Due to a bug in Crate (see post: Adding column generates error) we are unable to add a column to our production database.
While waiting for the pull request to be accepted and included in the next release, I wanted to do some testing with renaming tables. (Creating a new table which includes the new columns and then switching the names.). See what the impact would be and if it would result in downtime.
All tests were done on a development cluster with the same structure as our production database but less data
As a fist step, I created a copy of a table with the same structure. Next, I wanted to copy the data of the original table into the test table.
The table contains 29 million records as is 7GB in size.
To copy the data I used the naive
insert into test.table (select * from test.table)

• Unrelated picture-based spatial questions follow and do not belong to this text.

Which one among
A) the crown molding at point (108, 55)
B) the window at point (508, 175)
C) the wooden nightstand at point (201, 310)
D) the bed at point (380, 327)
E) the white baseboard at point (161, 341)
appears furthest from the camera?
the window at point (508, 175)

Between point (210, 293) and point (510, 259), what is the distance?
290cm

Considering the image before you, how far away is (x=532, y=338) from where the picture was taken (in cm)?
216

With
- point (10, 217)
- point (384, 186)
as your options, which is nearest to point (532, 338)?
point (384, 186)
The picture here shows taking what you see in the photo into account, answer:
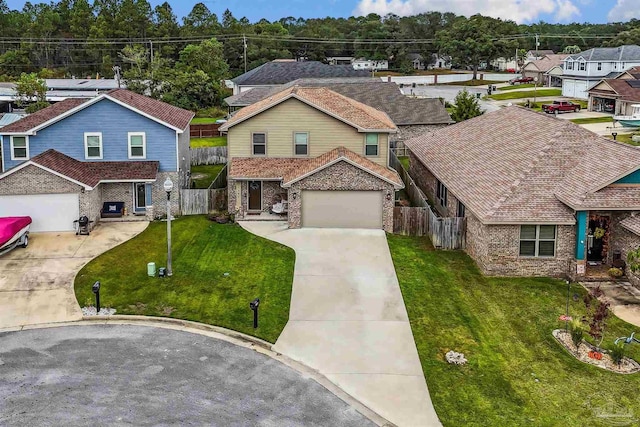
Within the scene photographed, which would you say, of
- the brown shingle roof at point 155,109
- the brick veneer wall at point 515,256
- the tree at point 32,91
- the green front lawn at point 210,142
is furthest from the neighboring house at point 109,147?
the tree at point 32,91

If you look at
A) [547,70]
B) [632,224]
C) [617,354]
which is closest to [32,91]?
[632,224]

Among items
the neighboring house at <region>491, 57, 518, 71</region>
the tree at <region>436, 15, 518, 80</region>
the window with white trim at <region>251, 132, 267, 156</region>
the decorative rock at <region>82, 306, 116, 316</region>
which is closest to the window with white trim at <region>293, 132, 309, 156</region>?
the window with white trim at <region>251, 132, 267, 156</region>

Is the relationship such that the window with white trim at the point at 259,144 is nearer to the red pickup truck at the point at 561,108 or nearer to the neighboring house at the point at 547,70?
the red pickup truck at the point at 561,108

This query took a while to complete so I left it overnight.
When I returned in the morning, the query seemed to have completed.
But when trying to query the database (any table) everything was unresponsive and the admin panel reported
/usr/share/crate/lib/site/index.html: Too many open files
I Rebooted al the nodes one by one in the 3-node cluster after which the admin panel reported that a lot of shards were missing!

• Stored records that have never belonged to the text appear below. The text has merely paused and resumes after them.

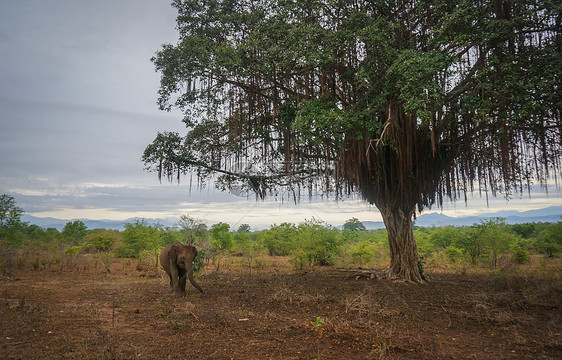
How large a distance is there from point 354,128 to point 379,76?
1539mm

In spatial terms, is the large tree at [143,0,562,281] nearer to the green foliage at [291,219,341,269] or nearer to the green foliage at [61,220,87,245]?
the green foliage at [291,219,341,269]

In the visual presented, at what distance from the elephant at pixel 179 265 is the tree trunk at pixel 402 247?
6.23m

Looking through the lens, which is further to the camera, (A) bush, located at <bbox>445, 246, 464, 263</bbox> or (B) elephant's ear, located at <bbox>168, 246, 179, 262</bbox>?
(A) bush, located at <bbox>445, 246, 464, 263</bbox>

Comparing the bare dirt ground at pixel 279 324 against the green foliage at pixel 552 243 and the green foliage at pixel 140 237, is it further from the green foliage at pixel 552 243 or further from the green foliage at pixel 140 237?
the green foliage at pixel 552 243

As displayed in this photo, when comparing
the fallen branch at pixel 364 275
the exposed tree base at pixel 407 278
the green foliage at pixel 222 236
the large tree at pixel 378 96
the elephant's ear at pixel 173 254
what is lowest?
the fallen branch at pixel 364 275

The original table from which the data was copied, was completely missing in the shards panel as no shards were available.
After rebooting a second time, the shards were still not up.
alter cluster reroute retry failed 3 of the 6 shards came online.
select * from sys.allocations reports
cannot allocate because all found copies of the shard are either stale or corrupt
cannot allocate because allocation is not permitted to any of the nodes
for the 3 missing shards for the primary and secondary shards respectively.
Querying data form the table gives
org.jkiss.dbeaver.model.sql.DBSQLException: SQL Error [XX000]: ERROR: Couldn't create execution plan from logical plan because of: the shard 1 of table [data.meterreading/EXqQQPdfSsm_CV5qD0ylAg] is not available:
Can somebody give some insight into why this happened?
How can I get the table back online? (even with data loss?)
How can this be prevented?
Is it a bad idea to copy data with a simple
insert into table2 (select * from table 1)
What is an alternative to efficiently copy data between tables?